To see how this works we can take a look at the query plan. Below we see that all files are read separately and concatenated into a single DataFrame. Polars will try to parallelize the reading.

show_graph

pl.scan_csv("docs/assets/data/my_many_files_*.csv").show_graph()

Reading and processing in parallel

If your files don't have to be in a single table you can also build a query plan for each file and execute them in parallel on the Polars thread pool.

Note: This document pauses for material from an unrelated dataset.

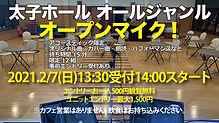 オールジャンルオープンマイク20210207.jpg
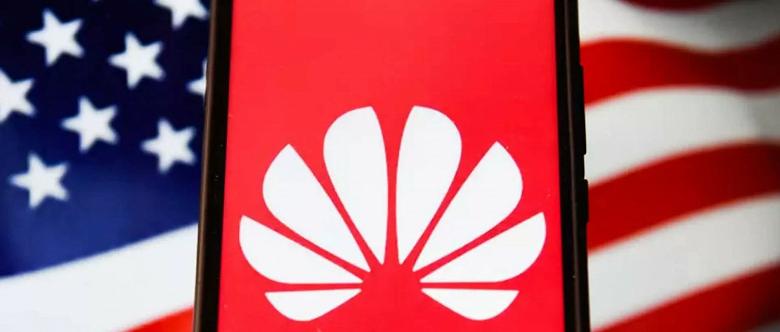 Шикарные новости для Huawei. США снова разрешили поставки однокристальных систем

All query plan execution is embarrassingly parallel and doesn't require any communication.

scan_csv

import glob

import polars as pl

queries = []
for file in glob.glob("docs/assets/data/my_many_files_*.csv"):
    q = pl.scan_csv(file).group_by("bar").agg(pl.len(), pl.sum("foo"))
    queries.append(q)

dataframes = pl.collect_all(queries)
print(dataframes)

[shape: (3, 3)
┌──────┬─────┬─────┐
│ bar  ┆ len ┆ foo │
│ ---  ┆ --- ┆ --- │
│ str  ┆ u32 ┆ i64 │
╞══════╪═════╪═════╡
│ spam ┆ 1   ┆ 3   │
│ null ┆ 1   ┆ 1   │
│ ham  ┆ 1   ┆ 2   │
└──────┴─────┴─────┘, shape: (3, 3)
┌──────┬─────┬─────┐
│ bar  ┆ len ┆ foo │
│ ---  ┆ --- ┆ --- │
│ str  ┆ u32 ┆ i64 │
╞══════╪═════╪═════╡
│ spam ┆ 1   ┆ 3   │
│ ham  ┆ 1   ┆ 2   │
│ null ┆ 1   ┆ 1   │
└──────┴─────┴─────┘, shape: (3, 3)
┌──────┬─────┬─────┐
│ bar  ┆ len ┆ foo │
│ ---  ┆ --- ┆ --- │
│ str  ┆ u32 ┆ i64 │
╞══════╪═════╪═════╡
│ spam ┆ 1   ┆ 3   │
│ null ┆ 1   ┆ 1   │
│ ham  ┆ 1   ┆ 2   │
└──────┴─────┴─────┘, shape: (3, 3)
┌──────┬─────┬─────┐
│ bar  ┆ len ┆ foo │
│ ---  ┆ --- ┆ --- │
│ str  ┆ u32 ┆ i64 │
╞══════╪═════╪═════╡
│ spam ┆ 1   ┆ 3   │
│ ham  ┆ 1   ┆ 2   │
│ null ┆ 1   ┆ 1   │
└──────┴─────┴─────┘, shape: (3, 3)
┌──────┬─────┬─────┐
│ bar  ┆ len ┆ foo │
│ ---  ┆ --- ┆ --- │
│ str  ┆ u32 ┆ i64 │
╞══════╪═════╪═════╡
│ null ┆ 1   ┆ 1   │
│ ham  ┆ 1   ┆ 2   │
│ spam ┆ 1   ┆ 3   │
└──────┴─────┴─────┘]